I’m starting to think that Steve Berry is a megalomaniac. The more of his books that I read, the more I see his fascination with power and self-importance. I keep reading him because I expect his stories to get better. I like Cotton Malone, I really do. Thus, I go back.
With that being said, The Alexandria Link sounded promising. I’ve always been fascinated by its secrets. Is it still out there? Did any of it survive? However, what I realized about half way into the book is that it’s just another one of Berry’s attempts to destabilize religion. I normally wouldn’t have a problem with this, but THREE out of the five books that I’ve read has tried to destabilize religion in some way, shape, or form. It’s getting a bit old. I find myself saying, “Yeah, yeah, the Bible is flawed. We know that,” a bit too much with his books.
Religion Has Secrets
I once got de-friended on Facebook for saying that the Bible was a flawed historical document. Here’s what I mean: there are two ways of reading the bible – with faith in mind or as a historical document. There are those who can do both (I consider myself one of those people) but it is very difficult to reconcile faith-based readings with knowledge of the translation/printing history of the Bible. As a text (not as a holy book), the Bible is hugely flawed for a variety of reasons: translation and authorship being the two biggest offenders here. My point is that Berry fairly accurately shows his readers that some of the problems associated with the Bible. He actually very succinctly discusses the translation problems associated with the Old Testament and the creation of Israel in the 1940s. What if we really did misinterpret Abraham and gave the Jews the wrong Holy Land? If only he had stopped there …
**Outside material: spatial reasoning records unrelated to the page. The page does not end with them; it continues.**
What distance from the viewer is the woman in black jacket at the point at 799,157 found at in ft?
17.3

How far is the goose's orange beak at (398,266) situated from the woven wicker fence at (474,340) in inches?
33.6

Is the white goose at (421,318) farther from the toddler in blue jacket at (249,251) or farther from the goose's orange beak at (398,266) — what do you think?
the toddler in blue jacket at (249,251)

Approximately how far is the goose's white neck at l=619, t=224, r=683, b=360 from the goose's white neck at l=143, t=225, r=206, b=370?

Berry then takes it a step further by creating a story centered around destabilizing the Middle East and starting a World War for profit. I know his books have to have that shock factor, but really? I can’t help but wonder what this man has against organized religion. Yes, it’s flawed. Yes, I’m skeptical too. But really, he needs a new topic. This “religion has secrets” phenomenon has been done before and Berry is just on the bandwagon.
As for the characters, Cotton is the same retired agent turned hero. This time, though, his ex-wife is with him. Their banter drove me crazy … which brings me to another negative point around the book: the dialogue. It was clunky and unbelievable. I found myself rolling my eyes at Cotton and Pam’s hatred for one another at the beginning of the book. When Cotton is alone, dialogue is fine. It seems as if Berry has trouble with the male/female dynamic. Although, banter between Stephanie and the heads of government totally works … so maybe it’s just the male/female dynamic after divorce. It seems to me like he doesn’t quite have a grip on how to convey pain and guilt in a believable manner.
The Good Stuff
So what did I like, you ask? There were moments where I forgot about all of the things I’m griping about and truly enjoyed reading. I like Stephanie and Cassiopeia’s story line. I’m a sucker for a government thriller. In fact, I’d would have rather like Berry to go that route instead of the path he did choose. I also liked the riddles and the quests. Seeing Cotton try and figure out the hero’s quest was pretty interesting. I did think they solved it a bit too quick. There weren’t enough real obstacles in his way … just men with guns. They’re easily taken care of.
Overall, the story is fun. It also gets you thinking. But, if you’ve read a lot of these “religion has secrets” novels like I have, you’ll find The Alexandria Link formulaic and pretty unremarkable.